If the parts fail under normal use, most manufacturers will replace them, and...some will even go as far as to replace other parts that may have been damaged by the failure of their own parts. They all differ.

If a part does fail, you will have to remove and send it in, and then replace with the new parts. But then again, YOU control how it goes in, and make sure it all works according to how YOU want it to.

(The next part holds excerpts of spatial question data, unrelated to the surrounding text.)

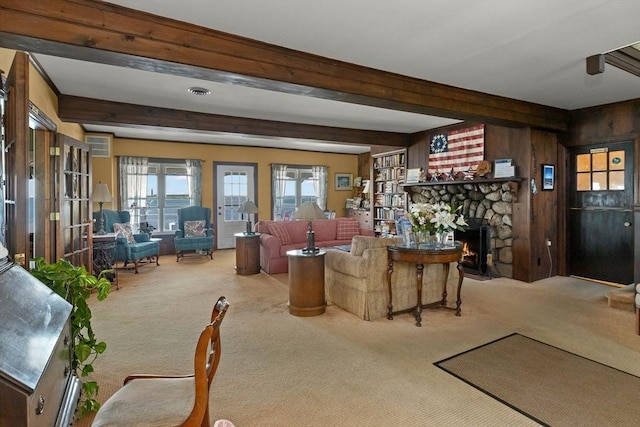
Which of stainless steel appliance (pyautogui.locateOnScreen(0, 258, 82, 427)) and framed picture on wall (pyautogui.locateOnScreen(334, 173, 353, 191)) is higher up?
framed picture on wall (pyautogui.locateOnScreen(334, 173, 353, 191))

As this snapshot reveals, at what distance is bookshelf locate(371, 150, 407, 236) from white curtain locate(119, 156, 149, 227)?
5.24 m

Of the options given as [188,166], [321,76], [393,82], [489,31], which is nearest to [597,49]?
[489,31]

Most manufacturers out there now state if their parts are mil-spec. Keep in mind, mil-spec to AR's, is a spec that was designed to....40+ years ago. So there are quite a few manufacturers out there now, who are building a better "wheel", but may not be able to say it is "mil-spec", because it is actually an improvement over the 40yr old specs. ;) Another thing...are you planning on going to war anytime soon, or using this as an LEO, private contractor, etc. with this piece? IF not, then does the mil-spec really mean anything? How many other pieces in your collection, whether they are handguns, shotguns, center-fire, rim-fire, etc. are mil-spec? Yet, you would not hesitate to use any of them would you? Just my .02 on that subject.

I still say building your own is the way to go. But some folks don't feel secure with that. If that is the case, then shop for the best upper assembly that fits your needs again. Then look for a lower assembly that is what you want. They don't have to be from the same manufacturer, and MOST of the AR manufacturers out there, their parts will interchange with little to no problems.(except COLT :rolleyes:) You can even buy complete uppers and lowers that are close to what you want, then change out things to personalize them, such as grips, triggers, sights, stocks, handguards, etc. By buying the two assemblies separate, you can also save a little money on taxes and fees. And like a few have already mentioned....building one yourself, also teaches you what makes it go bang, and what to do if something goes wrong. YOU will be able to take it apart, and put it back together. Not saying you can't do that with a pre-assembled piece, but if you assembled your own, you would know where and how it all went in, and not relying on some 8-5 assembly line monkey that could have had a rough weekend.